TASK GOAL:
Each record needs to be echoed exactly; can you do that?

[Records from a collection]
....
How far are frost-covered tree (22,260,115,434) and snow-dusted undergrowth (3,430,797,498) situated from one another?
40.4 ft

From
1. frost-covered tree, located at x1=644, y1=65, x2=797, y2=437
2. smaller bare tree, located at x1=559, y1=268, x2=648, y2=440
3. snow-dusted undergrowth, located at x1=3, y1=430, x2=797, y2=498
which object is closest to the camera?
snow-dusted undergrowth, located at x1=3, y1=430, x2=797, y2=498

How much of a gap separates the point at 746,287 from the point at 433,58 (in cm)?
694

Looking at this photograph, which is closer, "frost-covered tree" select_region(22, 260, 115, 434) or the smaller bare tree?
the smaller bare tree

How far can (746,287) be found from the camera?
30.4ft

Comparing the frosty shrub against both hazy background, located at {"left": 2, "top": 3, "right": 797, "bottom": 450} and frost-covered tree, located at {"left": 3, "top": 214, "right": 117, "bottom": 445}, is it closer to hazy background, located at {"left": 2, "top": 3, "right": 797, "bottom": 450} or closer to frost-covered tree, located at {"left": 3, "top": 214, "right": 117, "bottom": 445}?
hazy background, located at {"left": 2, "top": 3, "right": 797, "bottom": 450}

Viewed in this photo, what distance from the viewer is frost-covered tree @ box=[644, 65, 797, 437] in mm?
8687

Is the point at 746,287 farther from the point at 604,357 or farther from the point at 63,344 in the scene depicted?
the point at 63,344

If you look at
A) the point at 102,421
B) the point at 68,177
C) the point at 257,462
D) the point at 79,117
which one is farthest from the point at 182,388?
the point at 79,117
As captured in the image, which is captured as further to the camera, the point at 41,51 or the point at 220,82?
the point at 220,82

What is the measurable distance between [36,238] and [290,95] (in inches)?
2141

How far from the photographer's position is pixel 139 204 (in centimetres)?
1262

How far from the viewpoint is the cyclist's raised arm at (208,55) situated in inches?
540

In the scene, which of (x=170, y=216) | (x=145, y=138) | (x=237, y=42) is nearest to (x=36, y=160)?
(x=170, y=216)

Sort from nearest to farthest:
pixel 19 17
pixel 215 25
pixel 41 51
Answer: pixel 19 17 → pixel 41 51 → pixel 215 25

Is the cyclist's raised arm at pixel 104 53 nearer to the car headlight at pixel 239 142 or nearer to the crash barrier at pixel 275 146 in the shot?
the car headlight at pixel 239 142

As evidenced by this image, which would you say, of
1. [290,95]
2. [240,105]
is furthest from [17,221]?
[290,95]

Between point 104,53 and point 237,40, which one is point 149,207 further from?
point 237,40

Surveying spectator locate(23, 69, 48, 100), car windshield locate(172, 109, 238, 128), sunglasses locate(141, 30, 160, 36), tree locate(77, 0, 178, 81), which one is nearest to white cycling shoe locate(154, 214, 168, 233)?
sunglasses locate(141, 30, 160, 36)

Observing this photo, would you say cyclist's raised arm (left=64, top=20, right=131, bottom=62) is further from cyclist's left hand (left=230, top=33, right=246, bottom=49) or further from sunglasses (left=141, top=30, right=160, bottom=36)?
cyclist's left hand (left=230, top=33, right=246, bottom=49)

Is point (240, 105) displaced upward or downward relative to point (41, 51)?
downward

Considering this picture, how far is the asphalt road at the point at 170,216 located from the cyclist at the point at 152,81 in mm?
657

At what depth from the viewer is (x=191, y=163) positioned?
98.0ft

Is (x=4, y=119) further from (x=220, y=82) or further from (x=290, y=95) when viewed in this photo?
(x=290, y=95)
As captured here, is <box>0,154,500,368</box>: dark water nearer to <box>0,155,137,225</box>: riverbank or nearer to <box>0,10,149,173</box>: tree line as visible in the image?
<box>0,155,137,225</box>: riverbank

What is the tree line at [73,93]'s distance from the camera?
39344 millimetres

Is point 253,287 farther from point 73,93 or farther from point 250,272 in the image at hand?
....
OUTPUT BELOW:
How far are frost-covered tree (22,260,115,434) and snow-dusted undergrowth (3,430,797,498) situated from one another?
40.4 ft

From
1. frost-covered tree, located at x1=644, y1=65, x2=797, y2=437
2. smaller bare tree, located at x1=559, y1=268, x2=648, y2=440
3. snow-dusted undergrowth, located at x1=3, y1=430, x2=797, y2=498
which object is closest to the camera?
snow-dusted undergrowth, located at x1=3, y1=430, x2=797, y2=498

How much of a gap separates the point at 746,287 from the point at 433,58 (in cm)?
694

Looking at this photograph, which is closer, "frost-covered tree" select_region(22, 260, 115, 434) or the smaller bare tree?
the smaller bare tree

How far can (746,287) be found from the camera?
30.4ft

Comparing the frosty shrub against both hazy background, located at {"left": 2, "top": 3, "right": 797, "bottom": 450} and frost-covered tree, located at {"left": 3, "top": 214, "right": 117, "bottom": 445}, is it closer to hazy background, located at {"left": 2, "top": 3, "right": 797, "bottom": 450} or closer to frost-covered tree, located at {"left": 3, "top": 214, "right": 117, "bottom": 445}?
hazy background, located at {"left": 2, "top": 3, "right": 797, "bottom": 450}

Viewed in this photo, what distance from the viewer is frost-covered tree @ box=[644, 65, 797, 437] in mm?
8687

Is the point at 746,287 farther from the point at 604,357 or farther from the point at 63,344 in the scene depicted?
the point at 63,344

If you look at
A) the point at 102,421
B) the point at 68,177
C) the point at 257,462
D) the point at 79,117
which one is farthest from the point at 182,388?
the point at 79,117
As captured in the image, which is captured as further to the camera, the point at 41,51 or the point at 220,82?
the point at 220,82

What is the measurable distance between [36,238] and [290,95] (in inches)?
2141

How far from the photographer's position is pixel 139 204 (in centimetres)?
1262

How far from the viewpoint is the cyclist's raised arm at (208,55) situated in inches?
540

In the scene, which of (x=170, y=216) | (x=145, y=138) | (x=237, y=42) is nearest to (x=36, y=160)?
(x=170, y=216)

Sort from nearest to farthest:
pixel 19 17
pixel 215 25
pixel 41 51
Answer: pixel 19 17 → pixel 41 51 → pixel 215 25

Is the cyclist's raised arm at pixel 104 53 nearer to the car headlight at pixel 239 142 or nearer to the crash barrier at pixel 275 146 in the shot?
the car headlight at pixel 239 142

As evidenced by this image, which would you say, of
1. [290,95]
2. [240,105]
is furthest from [17,221]?
[290,95]

Between point 104,53 and point 237,40, which one is point 149,207 further from?
point 237,40

Surveying spectator locate(23, 69, 48, 100), car windshield locate(172, 109, 238, 128), sunglasses locate(141, 30, 160, 36), tree locate(77, 0, 178, 81), which one is nearest to white cycling shoe locate(154, 214, 168, 233)?
sunglasses locate(141, 30, 160, 36)

Observing this photo, would you say cyclist's raised arm (left=64, top=20, right=131, bottom=62) is further from cyclist's left hand (left=230, top=33, right=246, bottom=49) or further from sunglasses (left=141, top=30, right=160, bottom=36)?
cyclist's left hand (left=230, top=33, right=246, bottom=49)

Is point (240, 105) displaced upward or downward relative to point (41, 51)?
downward

Considering this picture, how far is the asphalt road at the point at 170,216 located from the cyclist at the point at 152,81 in mm?
657

At what depth from the viewer is (x=191, y=163) positioned?
98.0ft

Is (x=4, y=119) further from (x=220, y=82) or further from (x=290, y=95) when viewed in this photo?
(x=290, y=95)
As captured here, is <box>0,154,500,368</box>: dark water nearer to <box>0,155,137,225</box>: riverbank or nearer to <box>0,10,149,173</box>: tree line as visible in the image?
<box>0,155,137,225</box>: riverbank

What is the tree line at [73,93]'s distance from the camera?
39344 millimetres

Is point 253,287 farther from point 73,93 or farther from point 250,272 in the image at hand?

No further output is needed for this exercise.